Nagios v3.5.0 transitioning immediately to a HARD state upon host problem
Doug Eubanks
admin at dougware.net
Thu May 23 21:04:52 CEST 2013
I ran into a similar problem, because my template set the service to "*
is_volatile=1*".
http://nagios.sourceforge.net/docs/3_0/volatileservices.html
Check to see if you have this flag enabled.
Doug
Sincerely,
Doug Eubanks
admin at dougware.net
K1DUG
(919) 201-8750
On Thu, May 23, 2013 at 11:43 AM, C. Bensend <benny at bennyvision.com> wrote:
>
> Hey folks,
>
> I recently made two major changes to my Nagios environment:
>
> 1) I upgraded to v3.5.0.
> 2) I moved from a single server to two pollers sending passive
> results to one central console server.
>
> Now, this new distributed system was in place for several months
> while I tested, and it worked fine. HOWEVER, since this was running
> in parallel with my production system, notifications were disabled.

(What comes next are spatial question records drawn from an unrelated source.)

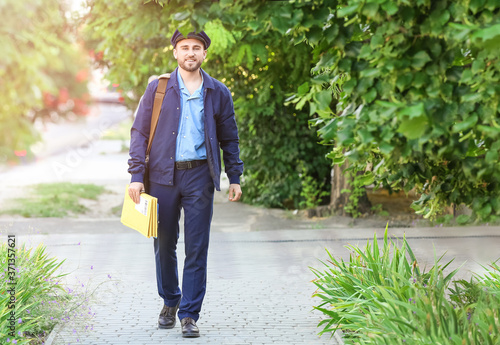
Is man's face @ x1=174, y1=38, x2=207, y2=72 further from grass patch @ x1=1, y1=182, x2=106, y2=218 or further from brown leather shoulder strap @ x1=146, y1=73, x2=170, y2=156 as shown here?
grass patch @ x1=1, y1=182, x2=106, y2=218

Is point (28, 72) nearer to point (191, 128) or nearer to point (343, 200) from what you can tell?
point (191, 128)

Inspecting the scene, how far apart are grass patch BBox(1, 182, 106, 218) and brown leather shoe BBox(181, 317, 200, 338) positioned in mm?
7075

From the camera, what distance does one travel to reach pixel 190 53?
5.05 m

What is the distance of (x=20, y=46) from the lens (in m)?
3.61

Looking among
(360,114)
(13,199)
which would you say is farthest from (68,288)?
(13,199)

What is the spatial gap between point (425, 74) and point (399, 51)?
0.51 feet

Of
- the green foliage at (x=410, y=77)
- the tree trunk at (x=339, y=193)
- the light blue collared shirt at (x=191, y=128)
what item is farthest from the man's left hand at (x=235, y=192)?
the tree trunk at (x=339, y=193)

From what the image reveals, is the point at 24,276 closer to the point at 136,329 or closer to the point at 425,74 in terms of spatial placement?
the point at 136,329

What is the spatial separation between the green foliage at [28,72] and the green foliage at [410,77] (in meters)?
1.20

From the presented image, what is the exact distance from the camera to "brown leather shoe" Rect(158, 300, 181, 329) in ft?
17.2

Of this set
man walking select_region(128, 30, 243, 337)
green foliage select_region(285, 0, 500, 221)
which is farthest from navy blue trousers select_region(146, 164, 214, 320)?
green foliage select_region(285, 0, 500, 221)

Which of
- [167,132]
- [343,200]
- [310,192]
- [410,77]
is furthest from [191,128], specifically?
[310,192]

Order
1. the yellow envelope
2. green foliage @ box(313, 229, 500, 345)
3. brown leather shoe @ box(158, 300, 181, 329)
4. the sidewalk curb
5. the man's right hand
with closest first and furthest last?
green foliage @ box(313, 229, 500, 345)
the sidewalk curb
the yellow envelope
the man's right hand
brown leather shoe @ box(158, 300, 181, 329)

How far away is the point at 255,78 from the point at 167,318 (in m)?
6.98
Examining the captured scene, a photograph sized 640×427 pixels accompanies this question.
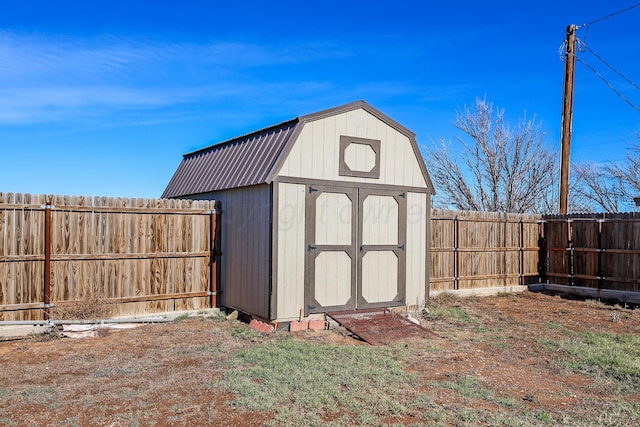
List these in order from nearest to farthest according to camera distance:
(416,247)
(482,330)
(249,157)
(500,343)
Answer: (500,343), (482,330), (249,157), (416,247)

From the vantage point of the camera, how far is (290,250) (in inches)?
313

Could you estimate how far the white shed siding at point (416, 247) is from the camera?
941 cm

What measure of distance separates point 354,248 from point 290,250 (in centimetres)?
125

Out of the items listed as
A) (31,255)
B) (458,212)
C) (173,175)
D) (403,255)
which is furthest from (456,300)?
(31,255)

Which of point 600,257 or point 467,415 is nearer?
point 467,415

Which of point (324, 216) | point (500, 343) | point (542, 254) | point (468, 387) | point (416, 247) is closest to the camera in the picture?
point (468, 387)

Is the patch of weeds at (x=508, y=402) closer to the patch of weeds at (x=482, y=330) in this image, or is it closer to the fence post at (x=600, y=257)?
the patch of weeds at (x=482, y=330)

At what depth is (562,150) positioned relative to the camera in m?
14.5

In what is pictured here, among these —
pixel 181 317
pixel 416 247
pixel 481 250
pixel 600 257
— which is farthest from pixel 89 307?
pixel 600 257

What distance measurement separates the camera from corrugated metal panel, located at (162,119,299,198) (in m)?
8.16

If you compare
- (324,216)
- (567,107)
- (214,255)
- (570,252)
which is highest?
(567,107)

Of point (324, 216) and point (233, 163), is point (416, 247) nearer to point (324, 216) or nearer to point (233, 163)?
point (324, 216)

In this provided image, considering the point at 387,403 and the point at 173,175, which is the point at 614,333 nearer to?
the point at 387,403

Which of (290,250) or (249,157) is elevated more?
(249,157)
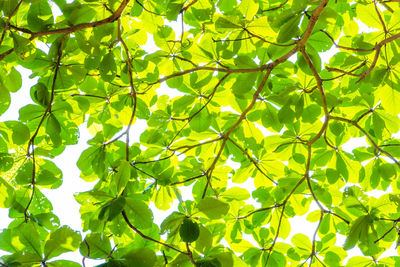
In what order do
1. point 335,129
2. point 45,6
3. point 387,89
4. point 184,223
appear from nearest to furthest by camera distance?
point 184,223 < point 45,6 < point 387,89 < point 335,129

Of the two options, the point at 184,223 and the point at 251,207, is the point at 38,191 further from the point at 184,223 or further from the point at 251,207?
the point at 251,207

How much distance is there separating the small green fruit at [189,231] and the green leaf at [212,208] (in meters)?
0.08

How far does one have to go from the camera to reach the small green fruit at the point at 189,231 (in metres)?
1.61

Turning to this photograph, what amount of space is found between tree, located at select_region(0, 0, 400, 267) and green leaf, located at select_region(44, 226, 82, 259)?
0.71 feet

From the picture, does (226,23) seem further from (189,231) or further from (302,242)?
(302,242)

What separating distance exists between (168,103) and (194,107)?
0.25 m

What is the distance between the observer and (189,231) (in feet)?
5.31

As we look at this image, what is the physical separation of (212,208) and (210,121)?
1044 millimetres

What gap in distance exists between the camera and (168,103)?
286 centimetres

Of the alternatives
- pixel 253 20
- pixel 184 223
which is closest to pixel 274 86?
pixel 253 20

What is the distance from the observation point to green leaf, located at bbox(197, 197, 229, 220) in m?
1.68

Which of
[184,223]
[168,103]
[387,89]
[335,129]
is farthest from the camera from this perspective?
[168,103]

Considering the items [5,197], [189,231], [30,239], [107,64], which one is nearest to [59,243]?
[30,239]

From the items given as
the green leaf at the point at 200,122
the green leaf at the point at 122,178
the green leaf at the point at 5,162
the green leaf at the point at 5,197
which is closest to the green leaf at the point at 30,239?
the green leaf at the point at 122,178
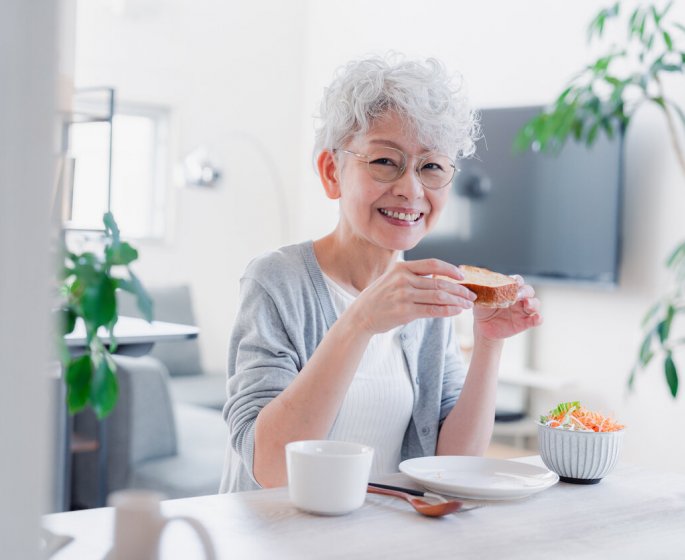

> Hence, I didn't see this problem until I cut over for real and
> enabled notifications.
>
> (please excuse any cut-n-paste ugliness, had to send this info from
> my work account via Outlook and then try to cleanse and reformat
> via Squirrelmail)
>
> As a test and to capture information, I reboot 'hostname'. This
> log is from the nagios-console host, which is the host that accepts
> the passive check results and sends notifications. Here is the
> console host receiving a service check failure when the host is
> restarting:
>
> May 22 15:57:10 nagios-console nagios: SERVICE ALERT: hostname;/var disk
> queue;CRITICAL;SOFT;1;Connection refused by host
>
>
> So, the distributed poller system checks the host and sends its
> results to the console server:
>
> May 22 15:57:30 nagios-console nagios: HOST
> ALERT:hostname;DOWN;SOFT;1;CRITICAL - Host Unreachable (a.b.c.d)
>
>
> And then the centralized server IMMEDIATELY goes into a hard state,
> which triggers a notification:
>
> May 22 15:57:30 nagios-console nagios: HOST ALERT:
> hostname;DOWN;HARD;1;CRITICAL - Host Unreachable (a.b.c.d)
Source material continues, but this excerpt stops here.